Diesmal stimmt die frohe Botschaft: Die elf Touristen und ihre acht ägyptischen Begleiter, die elf Tage lang in der Gewalt von Kidnappern in der nordafrikanischen Wüste waren, sind frei. Das ägyptische Fernsehen zeigte am Montagnachmittag Bilder, wie sie an Bord einer Militärmaschine unverletzt auf dem Militärflughafen Sharq bei Kairo eintrafen.

Erleichterte Geiseln bei ihrer Ankunft in Kairo: Wie lief die Befreiung? (Foto: Foto: dpa)

Dort wurden sie von ägyptischen Sicherheitskräften mit Blumen begrüßt. Nach einer Untersuchung in einem Militärkrankenhaus sollten die elf Europäer - fünf Deutsche, fünf Italiener und eine Rumänin - bald in ihre Heimatländer ausgeflogen werden.

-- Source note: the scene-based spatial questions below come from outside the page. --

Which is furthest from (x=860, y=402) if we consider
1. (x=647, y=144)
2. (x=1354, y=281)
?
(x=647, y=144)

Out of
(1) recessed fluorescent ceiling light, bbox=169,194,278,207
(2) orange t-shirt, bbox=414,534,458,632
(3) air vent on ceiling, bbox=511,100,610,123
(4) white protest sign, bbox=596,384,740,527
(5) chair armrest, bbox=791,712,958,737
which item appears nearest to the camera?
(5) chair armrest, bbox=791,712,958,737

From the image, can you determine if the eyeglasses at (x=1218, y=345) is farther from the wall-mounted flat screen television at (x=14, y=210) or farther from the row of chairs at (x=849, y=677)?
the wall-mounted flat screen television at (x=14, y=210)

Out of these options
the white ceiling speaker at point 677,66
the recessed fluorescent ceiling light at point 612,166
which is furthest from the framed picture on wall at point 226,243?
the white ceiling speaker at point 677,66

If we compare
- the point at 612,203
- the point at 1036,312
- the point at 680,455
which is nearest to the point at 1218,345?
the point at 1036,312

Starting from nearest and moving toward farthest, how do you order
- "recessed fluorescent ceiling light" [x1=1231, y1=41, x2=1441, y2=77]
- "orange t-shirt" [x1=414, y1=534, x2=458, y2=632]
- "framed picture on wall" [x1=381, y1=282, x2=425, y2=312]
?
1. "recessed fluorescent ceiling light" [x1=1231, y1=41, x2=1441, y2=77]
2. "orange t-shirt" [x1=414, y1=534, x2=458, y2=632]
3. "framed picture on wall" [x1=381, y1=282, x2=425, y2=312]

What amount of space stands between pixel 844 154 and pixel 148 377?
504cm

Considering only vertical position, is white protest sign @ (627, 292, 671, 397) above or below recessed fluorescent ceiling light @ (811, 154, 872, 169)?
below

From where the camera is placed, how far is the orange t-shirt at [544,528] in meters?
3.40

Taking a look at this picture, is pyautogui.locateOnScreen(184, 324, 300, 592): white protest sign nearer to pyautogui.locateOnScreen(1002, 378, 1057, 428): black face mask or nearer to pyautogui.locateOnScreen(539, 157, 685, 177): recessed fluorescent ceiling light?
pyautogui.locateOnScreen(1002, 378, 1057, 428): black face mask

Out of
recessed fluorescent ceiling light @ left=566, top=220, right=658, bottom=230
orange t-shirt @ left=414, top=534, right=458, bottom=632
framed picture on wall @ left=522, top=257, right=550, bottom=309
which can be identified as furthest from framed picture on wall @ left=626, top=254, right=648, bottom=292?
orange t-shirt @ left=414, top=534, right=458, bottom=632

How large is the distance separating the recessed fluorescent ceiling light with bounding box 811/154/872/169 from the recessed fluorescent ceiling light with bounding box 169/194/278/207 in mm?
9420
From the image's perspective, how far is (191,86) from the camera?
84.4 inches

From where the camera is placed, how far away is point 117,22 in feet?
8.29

An der Befreiung waren nach Angaben des Verteidigungs- und des Innenministeriums auch deutsche Spezialkräfte beteiligt. Demnach waren sowohl Spezialisten der Bundeswehr als auch Beamte der GSG9, der Fliegerstaffel der Bundespolizei, des Bundeskriminalamts sowie Logistikexperten des Technischen Hilfswerks am Ort der Befreiung. Ministeriumssprechern zufolge wurden die deutschen Kräfte allerdings nicht benötigt.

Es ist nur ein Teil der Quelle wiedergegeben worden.